WORK INSTRUCTIONS —
Where a line of the entries holds the string "United", copy that line.

AVAILABLE DATA —

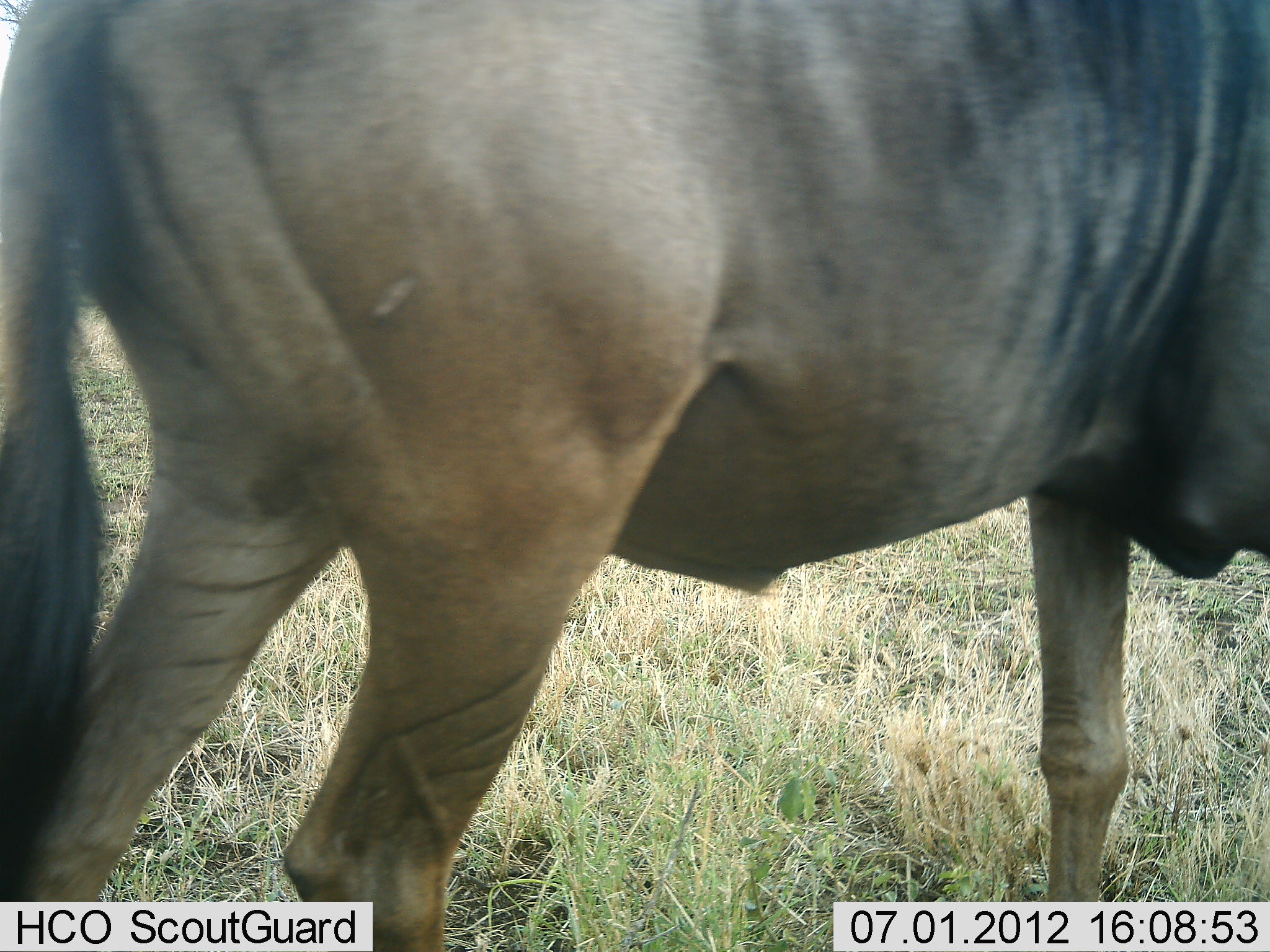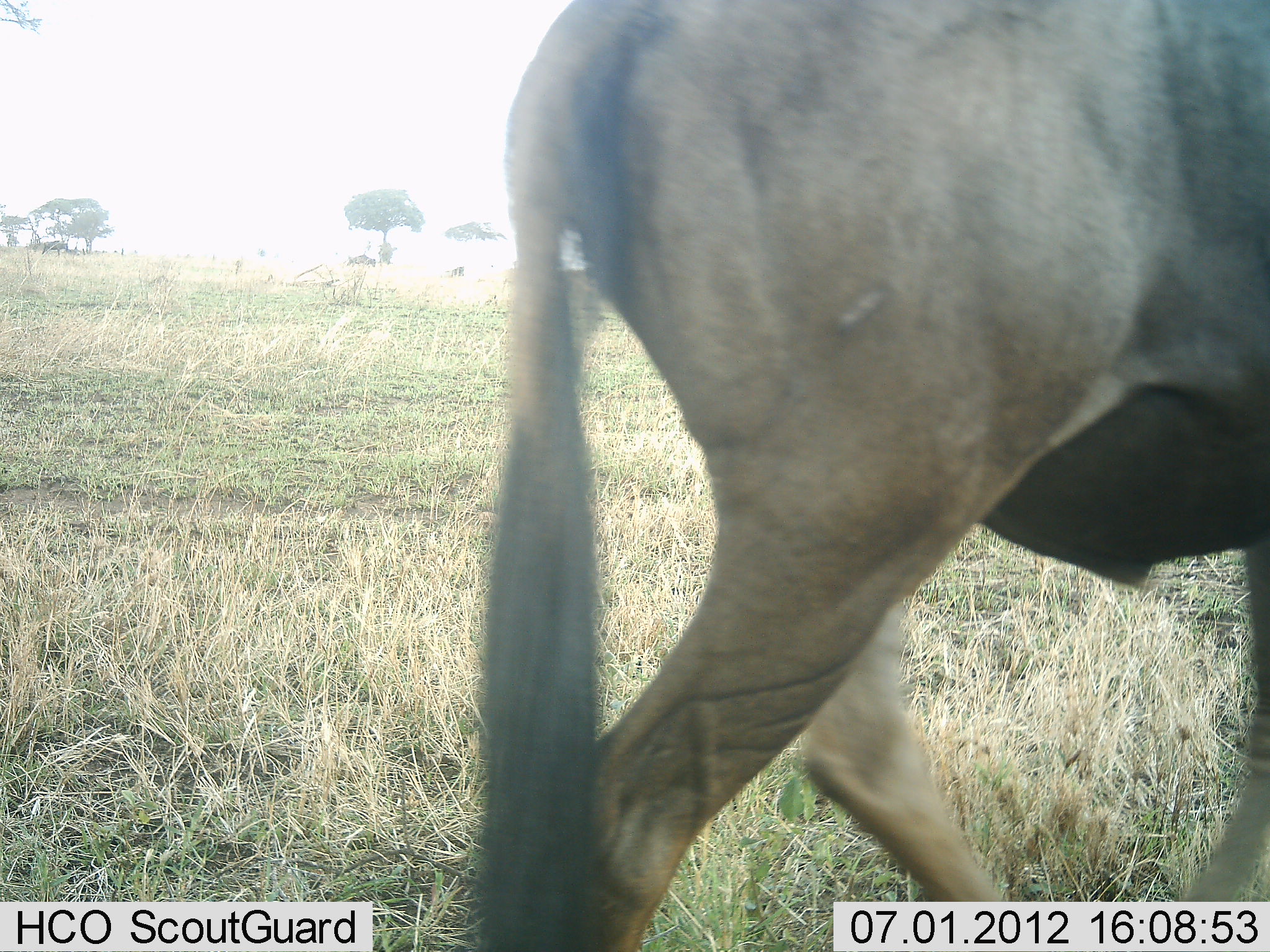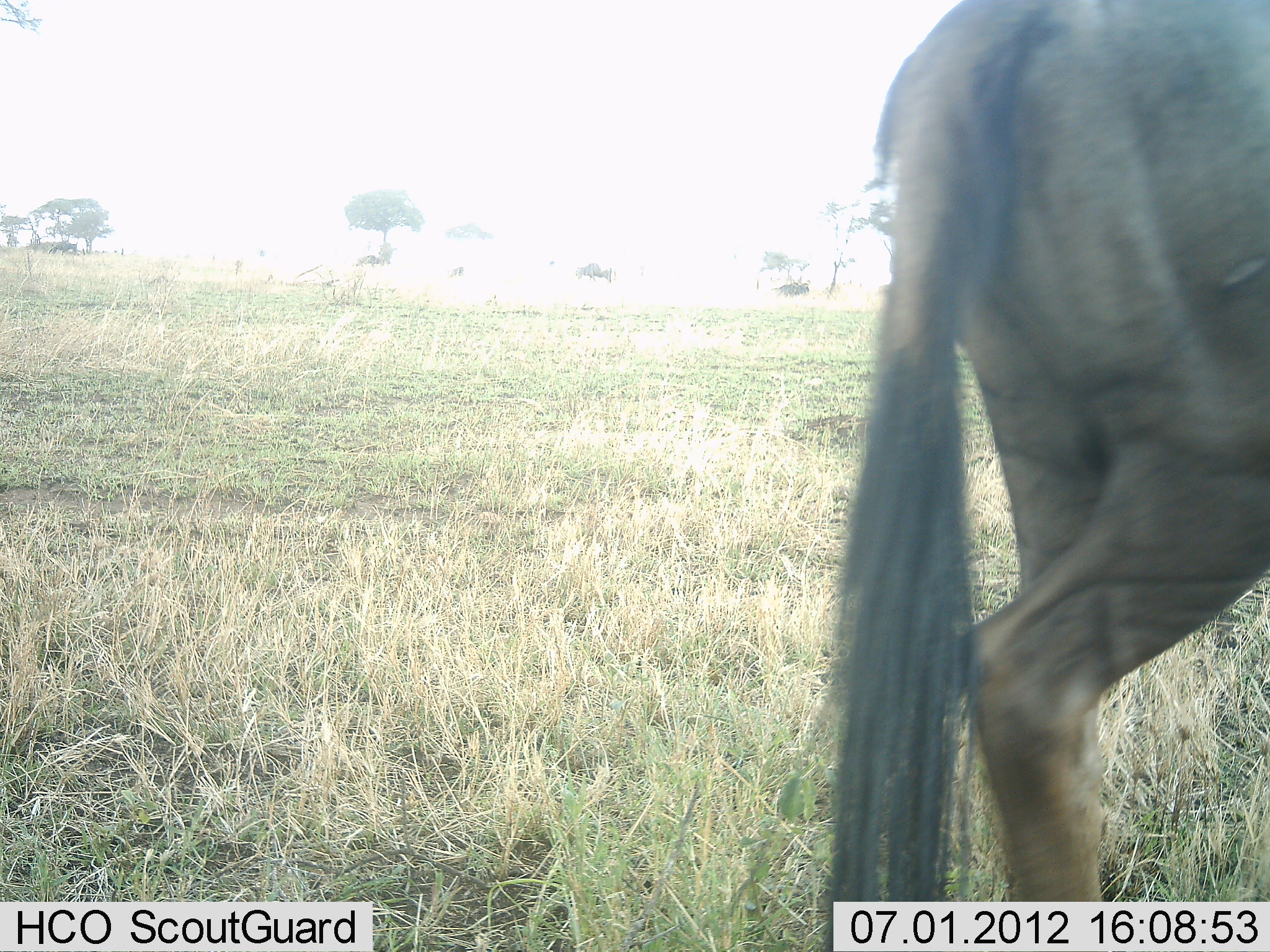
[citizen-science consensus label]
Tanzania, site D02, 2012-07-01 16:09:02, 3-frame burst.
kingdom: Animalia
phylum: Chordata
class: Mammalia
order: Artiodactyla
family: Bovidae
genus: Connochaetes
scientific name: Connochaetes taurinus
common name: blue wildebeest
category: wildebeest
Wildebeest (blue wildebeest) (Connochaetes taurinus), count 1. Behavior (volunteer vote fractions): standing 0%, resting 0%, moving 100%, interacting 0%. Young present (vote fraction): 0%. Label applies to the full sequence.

--

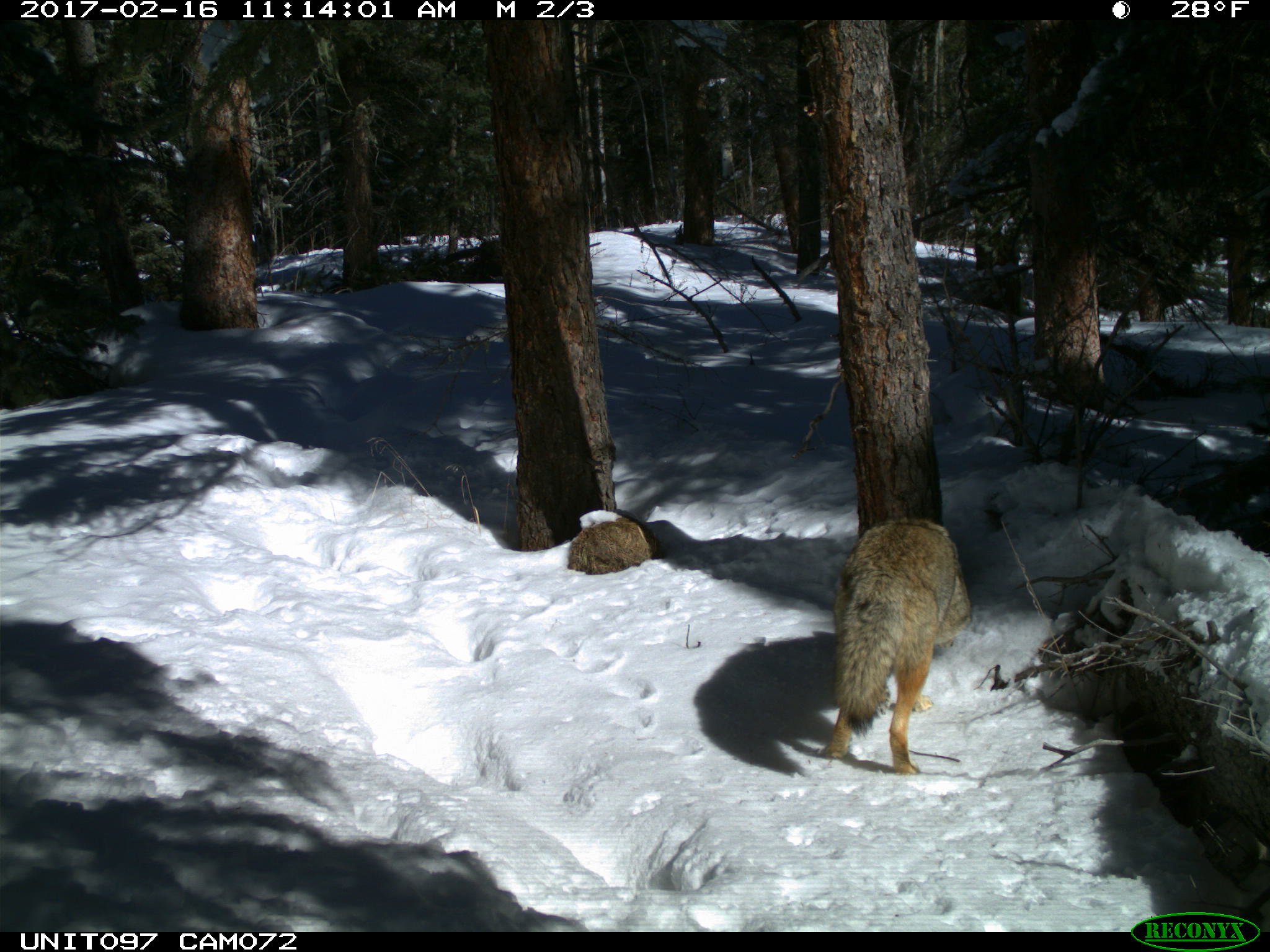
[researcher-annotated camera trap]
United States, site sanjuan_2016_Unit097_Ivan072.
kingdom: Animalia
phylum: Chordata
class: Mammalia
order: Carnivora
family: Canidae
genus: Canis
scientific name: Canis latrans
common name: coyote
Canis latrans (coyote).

--

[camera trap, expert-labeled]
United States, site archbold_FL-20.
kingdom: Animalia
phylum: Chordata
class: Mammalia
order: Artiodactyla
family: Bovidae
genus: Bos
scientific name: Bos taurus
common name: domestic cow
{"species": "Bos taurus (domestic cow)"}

RESPONSE TO THIS EXERCISE —
United States, site sanjuan_2016_Unit097_Ivan072.
United States, site archbold_FL-20.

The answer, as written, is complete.